— Auszug aus Quelle —
Der Ponyhof und der „Patriot“-Einsatz

 

Mo, 4. Mär. 2013
Aachener Nachrichten – Stadt / Blickpunkt / Seite 2

Der Ponyhof und der „Patriot“-Einsatz

Deutsche Soldaten in der Türkei. Der Verteidigungsminister steht zwischen den Fronten.

Von Thomas Lanig

Berlin. Dass es nicht leicht wird für die Bundeswehr-Soldaten im Osten der Türkei, war von Beginn an klar. Ende Januar attackierten aufgebrachte Gegner des Nato-Einsatzes in der Hafenstadt Iskenderun eine Gruppe deutscher Soldaten, die gerade erst im Land angekommen war. Jetzt berichtet der Wehrbeauftragte Hellmut Königshaus, dass die rund 300 Deutschen auch bei ihren türkischen Kameraden alles andere als willkommen sind. Dabei sollen sie doch den Nato-Partner mit „Patriot“-Raketen gegen Angriffe aus Syrien schützen. Vorübergehende Probleme oder neue Belastung für die komplizierten deutsch-türkischen Beziehungen?

Verteidigungsminister Thomas de Maizière spricht von Übergangserscheinungen. Verdreckte Toiletten, verspätete Feldpost, keine Zigaretten, nichts als Fladenbrot und Hundekadaver auf dem Kasernengelände von Kahramanmaras: Das mag auch noch unter der Überschrift „kulturelle Unterschiede“ durchgehen. Schwerer wiegt aber der Vorwurf, die türkische Armee unterbinde den Kontakt zwischen ihren Soldaten und den Deutschen. Und besonders problematisch: Eine deutsche Feldjägerin soll bei einer Auseinandersetzung mit einem türkischen General Prellungen davon getragen haben.

Interessant ist, dass der Wehrbeauftragte und der Verteidigungsminister vor einer Woche zusammen die deutschen Soldaten in der Türkei besucht haben. Allerdings blieb Königshaus einen Tag länger. De Maizière räumt ein, dass man ihm vielleicht „eher die Schokoladenseite“ gezeigt habe. „Man muss sehen, dass Traditionen unterschiedlich sind“, sagt er. „Wenn diese neuen Unterkünfte fertig sind, wird sich vieles, was da vorgetragen worden ist, ändern.“

Aber offensichtlich gibt es auch unterschiedliche Bewertungen der Zustände in Kahramanmaras. Der CDU-Verteidigungsexperte Ernst-Reinhard Beck, der zur selben Zeit wie Königshaus die Truppe in der Türkei besucht hat, wies die scharfe Kritik des Wehrbeauftragten zurück. „Meinem Eindruck nach ist das absolut nicht gedeckt.“ Königshaus versteht sein Amt vor allem als kritische Stimme, die Beschwerden aus der Truppe Gehör verschafft. De Maizière dagegen ist mit dem Zitat in Erinnerung, niemand solle die Illusion verbreiten, „als könne die Bundeswehr ein Leben wie auf einem Ponyhof bieten“. Gerade erst hat der Minister den „oft übertriebenen Wunsch nach Wertschätzung“ in der Bundeswehr kritisiert. „Hört einfach auf, dauernd nach Anerkennung zu gieren“, sagte er – und entschuldigte sich später für die „falsche Tonlage“.

— Bereitgestellte Angaben —
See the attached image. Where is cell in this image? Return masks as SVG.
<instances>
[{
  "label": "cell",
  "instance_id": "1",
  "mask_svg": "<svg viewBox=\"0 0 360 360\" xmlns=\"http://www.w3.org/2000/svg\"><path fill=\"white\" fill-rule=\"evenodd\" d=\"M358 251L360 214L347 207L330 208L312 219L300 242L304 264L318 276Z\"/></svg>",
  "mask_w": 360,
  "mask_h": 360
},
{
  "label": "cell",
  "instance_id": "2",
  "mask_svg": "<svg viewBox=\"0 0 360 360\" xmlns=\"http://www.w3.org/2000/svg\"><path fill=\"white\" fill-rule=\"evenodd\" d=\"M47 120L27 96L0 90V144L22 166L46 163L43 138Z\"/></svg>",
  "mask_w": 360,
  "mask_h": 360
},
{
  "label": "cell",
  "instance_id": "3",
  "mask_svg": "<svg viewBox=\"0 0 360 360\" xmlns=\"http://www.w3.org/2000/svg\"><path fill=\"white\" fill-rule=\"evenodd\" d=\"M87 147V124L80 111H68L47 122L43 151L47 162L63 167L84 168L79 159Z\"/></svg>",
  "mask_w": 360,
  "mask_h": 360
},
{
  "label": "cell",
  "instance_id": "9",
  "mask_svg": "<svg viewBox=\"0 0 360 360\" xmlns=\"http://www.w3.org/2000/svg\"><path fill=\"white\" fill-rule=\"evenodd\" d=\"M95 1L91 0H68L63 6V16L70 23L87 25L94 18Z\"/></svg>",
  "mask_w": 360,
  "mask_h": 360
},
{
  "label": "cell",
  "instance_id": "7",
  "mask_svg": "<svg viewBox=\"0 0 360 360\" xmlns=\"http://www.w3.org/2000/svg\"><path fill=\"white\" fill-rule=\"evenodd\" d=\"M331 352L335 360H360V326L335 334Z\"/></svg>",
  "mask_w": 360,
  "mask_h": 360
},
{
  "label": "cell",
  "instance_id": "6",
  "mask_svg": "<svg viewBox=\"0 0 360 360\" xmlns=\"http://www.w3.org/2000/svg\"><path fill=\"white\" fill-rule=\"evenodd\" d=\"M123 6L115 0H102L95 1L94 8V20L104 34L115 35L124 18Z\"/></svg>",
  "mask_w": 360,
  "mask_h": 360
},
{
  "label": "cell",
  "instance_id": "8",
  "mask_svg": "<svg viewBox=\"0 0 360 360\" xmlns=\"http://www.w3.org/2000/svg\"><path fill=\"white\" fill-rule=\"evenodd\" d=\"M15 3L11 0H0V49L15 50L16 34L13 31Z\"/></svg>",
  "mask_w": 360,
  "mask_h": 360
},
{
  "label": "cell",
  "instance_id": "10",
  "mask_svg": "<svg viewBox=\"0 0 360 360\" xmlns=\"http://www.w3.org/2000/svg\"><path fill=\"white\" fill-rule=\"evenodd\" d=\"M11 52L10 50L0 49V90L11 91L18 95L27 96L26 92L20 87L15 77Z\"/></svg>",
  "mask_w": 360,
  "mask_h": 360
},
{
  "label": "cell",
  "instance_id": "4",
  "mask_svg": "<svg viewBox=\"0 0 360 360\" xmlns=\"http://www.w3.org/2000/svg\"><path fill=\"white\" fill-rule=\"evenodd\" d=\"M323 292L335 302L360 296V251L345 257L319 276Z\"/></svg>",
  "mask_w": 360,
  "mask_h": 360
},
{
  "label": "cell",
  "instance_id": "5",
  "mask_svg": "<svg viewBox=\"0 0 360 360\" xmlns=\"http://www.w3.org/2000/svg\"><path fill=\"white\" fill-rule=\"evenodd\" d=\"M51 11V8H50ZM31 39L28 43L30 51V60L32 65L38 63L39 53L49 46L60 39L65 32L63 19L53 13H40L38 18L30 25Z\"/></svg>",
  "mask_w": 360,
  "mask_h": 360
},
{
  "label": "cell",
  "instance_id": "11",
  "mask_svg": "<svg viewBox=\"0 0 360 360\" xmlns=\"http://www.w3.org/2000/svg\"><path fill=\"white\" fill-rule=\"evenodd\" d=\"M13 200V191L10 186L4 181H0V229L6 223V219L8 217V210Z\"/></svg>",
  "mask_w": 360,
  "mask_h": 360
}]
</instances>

— Schriftliche Aufgaben —
#1 Zähl alle Missstände auf, die der Artikel über den „Patriot“-Einsatz in dem Satz nennt, der mit „Verdreckte Toiletten“ beginnt.
#2 Übersetze diesen Satz aus dem Artikel über den „Patriot“-Einsatz ins Englische: „Dass es nicht leicht wird für die Bundeswehr-Soldaten im Osten der Türkei, war von Beginn an klar.“

— Antworten je Aufgabe —
#1
- Verdreckte Toiletten
- verspätete Feldpost
- keine Zigaretten
- nichts als Fladenbrot
- Hundekadaver auf dem Kasernengelände von Kahramanmaras

#2 It was clear from the start that things would not be easy for the Bundeswehr soldiers in eastern Turkey.